Scientist and industry leader Dr Katherine Woodthorpe will be the next president of the Academy of Technological Sciences and Engineering, the learned Academy announced on Thursday.
She will take over from current president professor Hugh Bradlow next year, becoming the first women to lead the Academy in its 47-year history.
Dr Woodthorpe, whose research career began in chemistry but has spanned climate, health and finance, has called for greater respect and funding for Australian scientists, but has also urged them to step up against increasingly vocal sceptics.
An Academy of Technological Sciences and Engineering (ATSE) Fellow since 2015, she vowed to continue fighting for scientists and evidence-based action as the Academy’s tenth President.
“It is an honour and a privilege to be elected President by over 900 of Australia’s brightest minds in science, technology, engineering and mathematics,” Dr Woodthorpe said.
“At a time when more ambitious climate action is crucial and building a skilled workforce fit for an uncertain future is urgent, ATSE and its Fellows are in prime position to foster evidence-based action between government, industry and academia.”
Dr Woodthorpe is also a Fellow of the Australian Institute of Company Directors and has been a professional director for over two decades.
She has been director of the Olivia Newton-John Cancer Research Institute, Bioplatforms Australia (NCRIS), the Australian Renewable Energy Agency, Vast Solar, and listed companies Sirtex and Anteotec.
She previously chaired the federal government’s National Climate Science Advisory Committee and currently chairs its “Vision 2040” committee reviewing the strategy for investment in medical research for the next two decades.
Dr Woodthorpe said “Australia is waking up to” the critical role of science and technology as the climate crisis worsens and the pandemic continues.
“During the pandemic the public demanded science-based decision-making to protect lives and Livelihoods,” she said.
“There is a resurgence in realising the value that science and evidence have in informing better decisions and outcomes.
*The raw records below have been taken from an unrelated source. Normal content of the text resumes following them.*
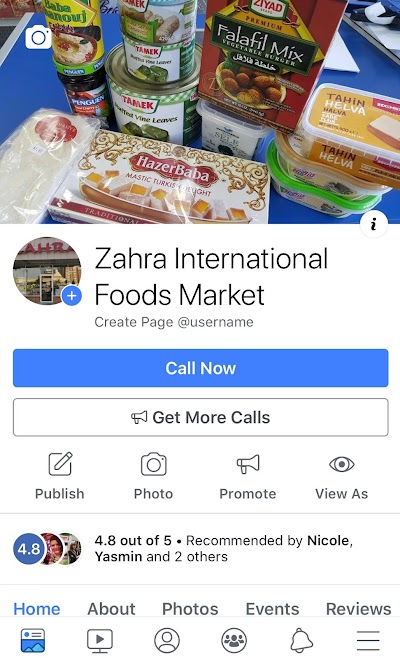 Zahra International Food Market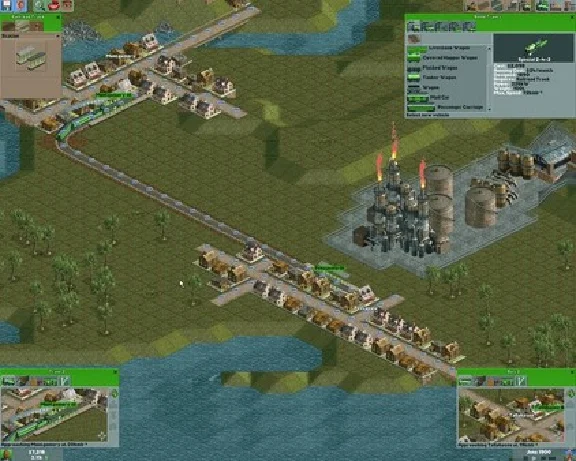 Chris Sawyer´s Locomotion STEAM KEY REGION FREE GLOBAL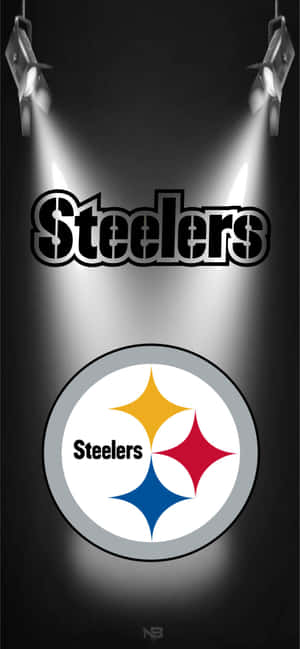 Pittsburgh Steelers-logo — Xiaomi 17 Pro Bakgrunner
This extends from public health through to digital security, addressing climate change and preserving our unique biodiversity which is threatened by intensifying fires and floods.”
Dr Woodthorpe said ATSE plays a critical role in providing authoritative advice and more will be needed as Australia challenges and opportunities to improve sustainability and prosperity.
“Put simply — we need more applied scientists, engineers and technologists at both the political and industry decision-making tables,” she said
Current ATSE president Professor Hugh Bradlow’s six year tenure will conclude at the end of this year.